Details
- Event name: Hi-Tec Australian Open 2012
- Location: Canberra Australia
- Venue: National Convention Centre
- Website www.australiansquashopen.com

Men's Winner
- Category: International 70
- Prize money: $70,000
- Year: World Tour 2012

= 2012 Men's Australian Open (squash) =

The Men's Australian Open 2012 is the men' edition of the 2012 Australian Open, which is a tournament of the PSA World Tour event International (Prize money: $70,000). The event took place in Canberra in Australia from 13 to 18 August. Ramy Ashour won his second Australian Open trophy, beating Omar Mosaad in the final.
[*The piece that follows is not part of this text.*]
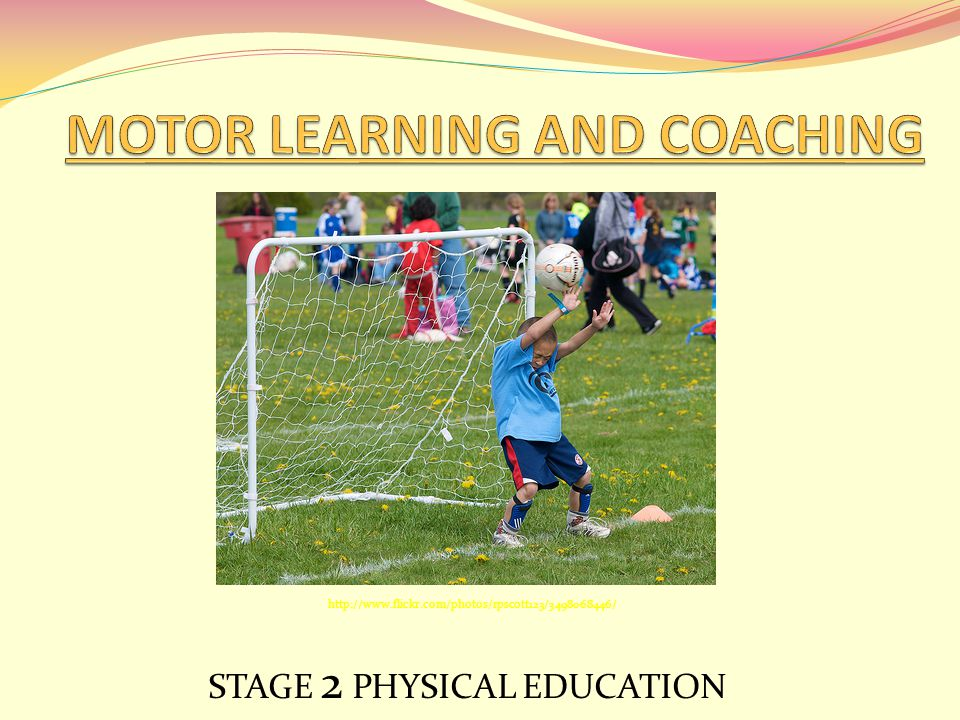 MOTOR LEARNING AND COACHING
==Prize money and ranking points==
For 2012, the prize purse was $70,000. The prize money and points breakdown is as follows:

Prize Money Australian Open (2012)
| Event | W | F | SF | QF | 2R | 1R |
| Points (PSA) | 1225 | 805 | 490 | 300 | 175 | 90 |
| Prize money | $10,940 | $7,185 | $4,375 | $2,655 | $1,565 | $780 |

==Seeds==

1. EGY Ramy Ashour (champion)
2. EGY Omar Mosaad (final)
3. ENG Tom Richards (semifinals)
4. AUS Cameron Pilley (semifinals)
5. MAS Ong Beng Hee (quarterfinals)
6. SUI Nicolas Müller (quarterfinals)
7. SCO Alan Clyne (quarterfinals)
8. MAS Mohd Nafiizwan Adnan (second round)

==See also==
- PSA World Tour 2012
- Australian Open (squash)
- 2012 Women's Australian Open (squash)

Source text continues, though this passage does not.